06/03/2026
Insolvenzen von Firmen besonders in Deutschland kann mehrer Ursachen haben. Nicht immer hat man Einfluss drauf. Oft sind es politische Fehlentscheidungen, die Märkte wegbrechen lassen, Energiekosten in die Höhe treiben, Verwaltungsauflagen bis ins Uferlose, usw. Oft sind es aber auch die Betriebe selber die sich zu Tode verwalten.
Hier ein Beispiel:
Die große Zeitersparnis
In einem Betrieb – nennen wir ihn aus Gründen der Höflichkeit einfach einen Betrieb irgendwo in Deutschland – wurde ein beeindruckendes Effizienzprogramm eingeführt: die tägliche Shopfloor-Stehung.
Diese dauert nur 25 Minuten und wird selbstverständlich von einer speziell dafür vorgesehenen Führungskraft geleitet: dem Stehungsleiter.
Alle Mitarbeiter stehen also jeden Morgen zusammen, während der Stehungsleiter erklärt, wie wichtig es ist, Zeit zu sparen.
Und tatsächlich: Über Zeitersparnis wird dort jeden Tag sehr konsequent gesprochen.
Genau 25 Minuten lang.
Nun könnte ein untrainierter Geist auf die ketzerische Idee kommen, dass man die meiste Zeit sparen würde, wenn diese tägliche Veranstaltung einfach entfiele. Dann hätte jeder Mitarbeiter sofort 25 Minuten mehr Zeit pro Tag.
Doch so einfach darf man sich Effizienz natürlich nicht vorstellen. Schließlich braucht man Zeit, um über Zeitersparnis zu sprechen. Sonst würde das ganze System ja gar nicht funktionieren.

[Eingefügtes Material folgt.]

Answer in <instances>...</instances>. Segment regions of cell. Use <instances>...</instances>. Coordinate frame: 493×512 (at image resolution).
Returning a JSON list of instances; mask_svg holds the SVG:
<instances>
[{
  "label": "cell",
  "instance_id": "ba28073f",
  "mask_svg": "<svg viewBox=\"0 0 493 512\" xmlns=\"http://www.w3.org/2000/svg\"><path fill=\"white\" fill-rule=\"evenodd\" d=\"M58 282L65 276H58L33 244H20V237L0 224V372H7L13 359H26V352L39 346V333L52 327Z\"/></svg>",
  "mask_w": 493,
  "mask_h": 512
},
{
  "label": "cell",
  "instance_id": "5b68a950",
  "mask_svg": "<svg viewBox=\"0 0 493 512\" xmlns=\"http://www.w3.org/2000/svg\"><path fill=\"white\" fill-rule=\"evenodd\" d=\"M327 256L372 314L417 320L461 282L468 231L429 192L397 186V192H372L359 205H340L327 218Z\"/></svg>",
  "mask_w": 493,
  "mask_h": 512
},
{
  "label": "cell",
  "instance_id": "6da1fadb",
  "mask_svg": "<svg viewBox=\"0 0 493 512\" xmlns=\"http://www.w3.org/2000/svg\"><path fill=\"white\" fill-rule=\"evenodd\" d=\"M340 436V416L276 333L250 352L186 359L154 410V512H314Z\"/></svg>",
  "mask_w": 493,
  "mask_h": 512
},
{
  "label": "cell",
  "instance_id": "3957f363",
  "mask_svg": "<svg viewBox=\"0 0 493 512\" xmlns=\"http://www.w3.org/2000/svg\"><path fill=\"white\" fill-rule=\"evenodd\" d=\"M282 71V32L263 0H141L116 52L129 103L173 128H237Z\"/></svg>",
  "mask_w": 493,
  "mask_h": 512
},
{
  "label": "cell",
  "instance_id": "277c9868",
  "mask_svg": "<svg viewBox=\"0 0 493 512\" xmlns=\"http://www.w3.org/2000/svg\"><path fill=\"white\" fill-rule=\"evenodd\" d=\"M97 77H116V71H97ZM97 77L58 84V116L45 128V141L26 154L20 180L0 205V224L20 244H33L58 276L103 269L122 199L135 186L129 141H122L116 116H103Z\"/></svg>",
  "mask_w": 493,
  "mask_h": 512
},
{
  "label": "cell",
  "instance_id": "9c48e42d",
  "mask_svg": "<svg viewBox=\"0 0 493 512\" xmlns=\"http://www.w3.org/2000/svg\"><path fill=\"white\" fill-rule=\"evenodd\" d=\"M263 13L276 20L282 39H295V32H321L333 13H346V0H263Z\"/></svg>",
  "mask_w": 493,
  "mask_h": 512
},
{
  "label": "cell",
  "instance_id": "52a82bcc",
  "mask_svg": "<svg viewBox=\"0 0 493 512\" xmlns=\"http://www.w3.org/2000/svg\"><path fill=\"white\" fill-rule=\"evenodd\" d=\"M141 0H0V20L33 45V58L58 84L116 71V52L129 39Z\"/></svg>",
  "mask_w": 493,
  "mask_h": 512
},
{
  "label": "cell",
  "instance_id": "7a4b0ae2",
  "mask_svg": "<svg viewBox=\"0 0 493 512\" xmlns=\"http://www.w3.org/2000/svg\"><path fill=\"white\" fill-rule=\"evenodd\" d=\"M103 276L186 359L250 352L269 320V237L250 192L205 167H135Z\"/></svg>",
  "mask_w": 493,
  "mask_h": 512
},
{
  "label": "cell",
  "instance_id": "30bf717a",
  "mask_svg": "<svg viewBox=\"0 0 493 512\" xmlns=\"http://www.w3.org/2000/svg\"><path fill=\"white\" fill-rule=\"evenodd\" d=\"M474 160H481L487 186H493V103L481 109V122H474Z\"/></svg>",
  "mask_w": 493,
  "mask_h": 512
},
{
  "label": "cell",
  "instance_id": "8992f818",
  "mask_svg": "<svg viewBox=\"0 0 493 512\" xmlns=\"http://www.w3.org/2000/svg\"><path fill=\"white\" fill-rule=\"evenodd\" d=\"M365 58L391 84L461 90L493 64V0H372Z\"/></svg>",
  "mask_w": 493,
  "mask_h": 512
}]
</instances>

So stehen also jeden Morgen Menschen zusammen, während ein Stehungsleiter über Effizienz referiert und die Uhr zuverlässig weiterläuft. Eine organisatorische Meisterleistung – irgendwo zwischen Managementseminar, Ritual und Performancekunst.
Wenn man es nicht besser wüsste, könnte man glauben, das Ganze sei ein Kunstprojekt des großen Konzeptkünstlers Jaques Du Mett.
Titel der Installation:
„25 Minuten täglich – oder die industrielle Produktion von Zeitverlust unter dem Banner der Effizienz.“
Bleibt am Ende eigentlich nur noch eine kleine Frage:
Warum muss das Shopfloor-Stehung heißen?
Warum braucht man einen Stehungsleiter?
Warum kann man nicht einfach Deutsch reden und sagen:
Mitarbeiterbesprechung und Versammlungsleiter?
Dann würde man zwar immer noch 25 Minuten verlieren –
aber wenigstens nicht noch zusätzlich am gesunden Menschenverstand.
Es ist kein Scherz, der Ausdruck auf dem Bild hängt tatsächlich ganz aktuell in einer Firma in NRW. Dieser Mitarbeiter fängt demnächst bei uns an. Er hat noch gesunden Menschenverstand und kann so etwas nicht mehr ertragen.